#51 Hay momentos que no van más rápido a pesar de nosotros
Menos mal que en algún momento, la vida nos recuerda que la lentitud no está tan mal.
Hay cosas que no se dejan acelerar, por más que uno lo intente. Un embarazo dura nueve meses, un vuelo trasatlántico necesita sus horas, y el metro, aunque venga “en breve”, no siempre llega cuando más lo necesitas. Son momentos que parecen no entender de agendas, de prisa, de urgencias y avanzan con su propio compás, como si el tiempo tuviera personalidad propia y se negara a plegarse a nuestros deseos de corre corre y date prisa porque necesitas ver el último video de Tik Tok de alguien haciendo el tonto.
Estamos tan acostumbrados a la velocidad que cualquier pausa nos incomoda porque a lo mejor si paramos nos quedamos solo con nosotros y eso puede que nos guste que veamos nuestros interior vacío.
Vivimos entre notificaciones, decisiones rápidas y entregas inmediatas. Si algo tarda más de lo previsto, empezamos a mirar el reloj como si eso fuera a mover las manecillas y queremos todo ya, sin proceso formal, sin espera, sin el aburrimiento que alguna vez fue parte natural de la vida y que como lo detestamos ahora necesitamos esa dopamina loca que nos hace creer que estamos vivos.
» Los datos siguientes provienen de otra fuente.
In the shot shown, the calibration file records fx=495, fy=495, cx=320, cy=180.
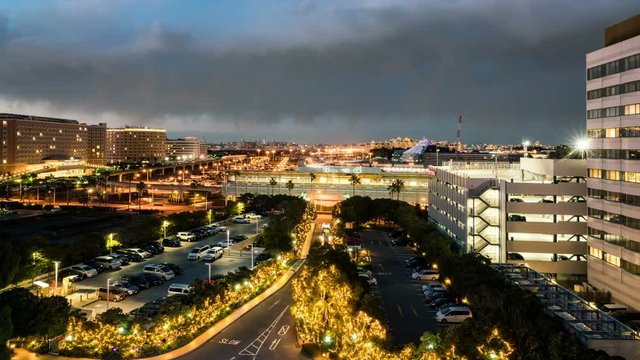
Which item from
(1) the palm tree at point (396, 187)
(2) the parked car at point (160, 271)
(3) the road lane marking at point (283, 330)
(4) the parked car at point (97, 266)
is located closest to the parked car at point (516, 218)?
(3) the road lane marking at point (283, 330)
Nos hemos vuelto impacientes incluso con lo que antes sabíamos que debía esperar.
Pero la vida, con toda su ironía, nos sigue regalando espacios que no se aceleran, aunque llevemos el mejor smartphone del mercado o el itinerario más eficiente.
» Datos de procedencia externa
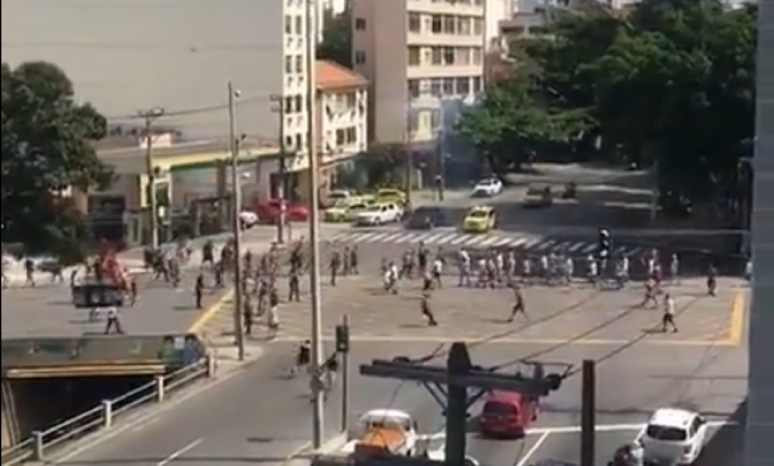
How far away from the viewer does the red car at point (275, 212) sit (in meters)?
2.67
Y ahí, en medio de ese tiempo que no corre a nuestra velocidad, aparece una incomodidad que a veces roza la angustia porque no sabemos qué hacer con esos huecos vacíos, con esos silencios largos, con esa sensación de no controlar lo que viene después y porque no nos dan el pastelito de la nueva foto de Instagram con alguna frase motivacional que nos dirá que si nos levantamos por la mañana todo es posible.
Y sin embargo, en ese mismo lugar de espera, si uno se entrega, si deja de pelear contra lo inevitable, puede aparecer algo más. Una especie de rendición suave, de mirada más lenta, de pensamiento que ya no busca estímulos sino que observa, siente, acepta y que se divierte en la oscuridad de la falta de dopamina. El aburrimiento, tan temido, empieza a parecer una pausa legítima y se convierte en un pequeño espacio donde no pasa nada, y eso está bien.
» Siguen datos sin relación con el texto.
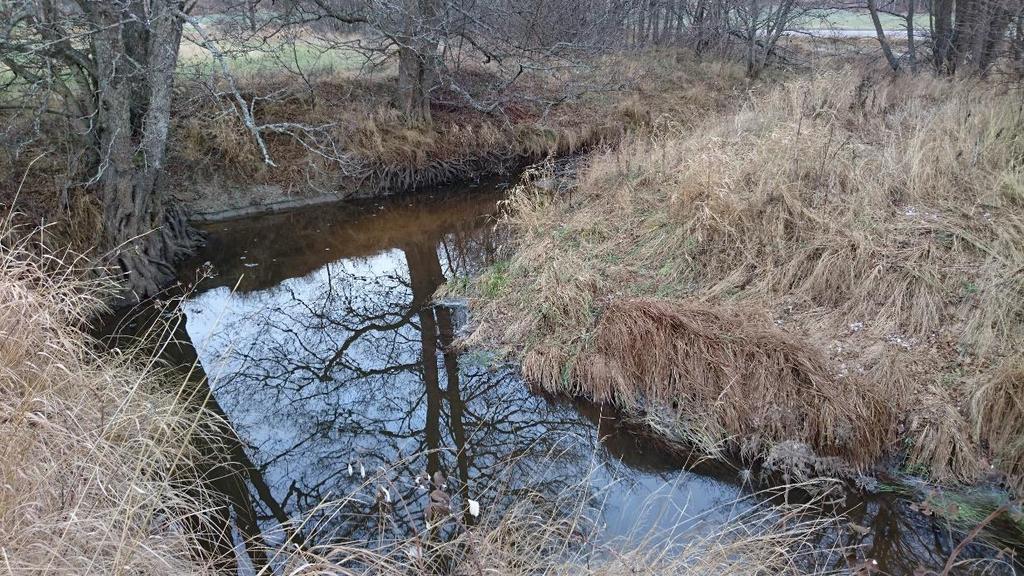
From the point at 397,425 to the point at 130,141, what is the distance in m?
4.51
Tal vez ahí esté la lección que no queremos aprender: que no todo tiene que ir más rápido (aunque todo lo que se inventa nos hace ir más rápidos porque es más productivo), que hay tiempos que no se tocan ni se editan, que algunos procesos necesitan su duración para tener sentido, y que no está mal, de vez en cuando, dejar que la vida no se apresure, y simplemente acompañarla, aunque sea desde la incomodidad de un asiento de aeropuerto o de una barriga que ya pesa más de la cuenta.